Small things like iconography and illustrations to indicate how to dismantle something, or colours and shapes to help ensure the user knows where components belong are key.

Lastly, why not provide a repair service and aftersales support for your customers and repair their broken products for them? Ensuring a product is technically repairable is one thing, but the service around repair is equally as important.

Image: IKEA Instructions

Summary

Sustainable design often has a tendency to focus on the symptoms of environmental damage rather than the root cause. Consequently, understanding the actual drivers that underpin human consumption and the waste of products are often overlooked.

In this article I have highlighted 5 considerations that every designer should make when designing for repairability. Importantly, ensuring your product is repairable is not just as simple as using accessible fixings and throwing in a repair manual. Repairability is about understanding and changing the way your product makes the user feel. It’s about building trust and emotional attachment to the products we own.

Furthermore, selling something that is repairable is not only better for the environment, but often a better commercial proposition too. Keeping your customer for longer gains their trust and helps to build brand loyalty. It’s worth remembering that a repair service and/or spare parts can also be a healthy revenue stream.

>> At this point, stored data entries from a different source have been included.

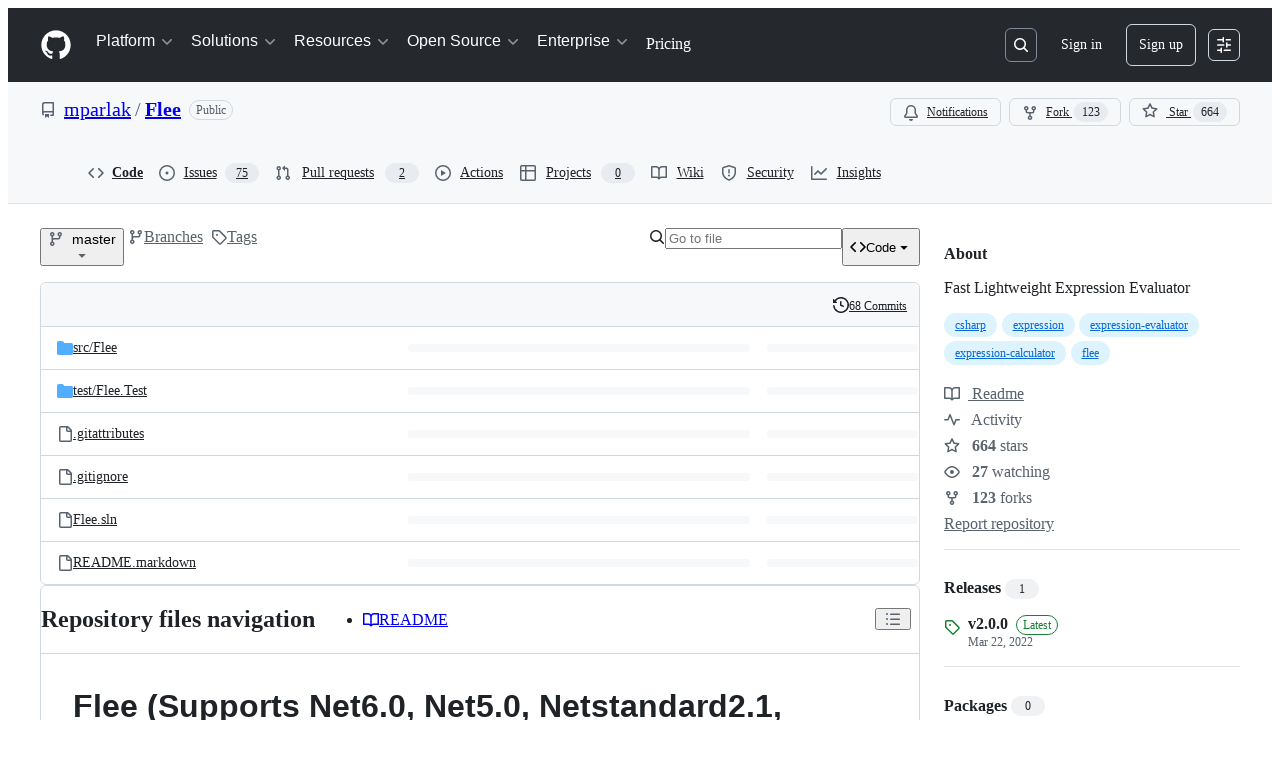

--- FILE ---
content_type: text/css
request_url: https://github.githubassets.com/assets/14814.29aaeaafa90f007c6f61.module.css
body_size: 65
content:
.ErrorPage-module__Heading--ucgNq{align-items:center;display:flex;flex-direction:column;justify-content:center;min-height:100%;min-width:100%}.ErrorPage-module__Status--ITNSj{font-size:var(--text-title-size-large);font-weight:var(--base-text-weight-semibold)}.ErrorPage-module__Message--CAZL0{font-size:var(--text-title-size-medium);padding-top:var(--base-size-8)}.ShortcutsGroupList-module__ShortcutsGroupContainer--BkIk7{border:var(--borderWidth-thin) solid;border-color:var(--borderColor-default);border-radius:var(--borderRadius-medium);overflow:hidden}.ShortcutsGroupList-module__ShortcutsGroupHeader--Tipkf{background:var(--bgColor-muted);font-size:var(--text-body-size-medium);font-weight:var(--base-text-weight-semibold);padding:var(--base-size-8) var(--base-size-16)}.ShortcutsGroupList-module__ShortcutsList--NPxhr{list-style-type:none}.ShortcutsGroupList-module__ShortcutItem--oW9BW{align-items:center;border-top:var(--borderWidth-thin) solid;border-color:var(--borderColor-default);display:flex;gap:var(--stack-gap-condensed);justify-content:space-between;padding:var(--base-size-8) var(--base-size-16)}.ShortcutsGroupList-module__KeybindingContainer--Bb6QX{text-align:right}.ShortcutsDialog-module__LoadingStateContainer--ERyjz{align-items:center;display:flex;height:100%;justify-content:center}.ShortcutsDialog-module__ColumnsContainer--kgQ3d{display:flex;flex-direction:row;flex-wrap:wrap;gap:var(--stack-gap-condensed)}.ShortcutsDialog-module__Column--iKsI0{display:flex;flex:250px;flex-direction:column;gap:var(--stack-gap-condensed)}.ShortcutsDialog-module__ShortcutsDialogRoot--n9vmx{color:var(--fgColor-default)}.ShortcutsDialog-module__FullWidthButton--slaHA{width:100%}
/*# sourceMappingURL=lazy-react-partial-keyboard-shortcuts-dialog-6b688662e252.js.map*/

Make sustainability part of the business plan

Repairability means a multitude of things from durability to modularity to serviceability. Each should be given serious consideration when designing new products. At 42T, our design processes ensure that the environmental impact of a product is central to how we work.

We’ve used these considerations to design durable and repairable products for our clients. This has helped to ensure their customers have products that are built to last, that will become a better return on investment, be more sustainable, and bring joy every moment they’re used.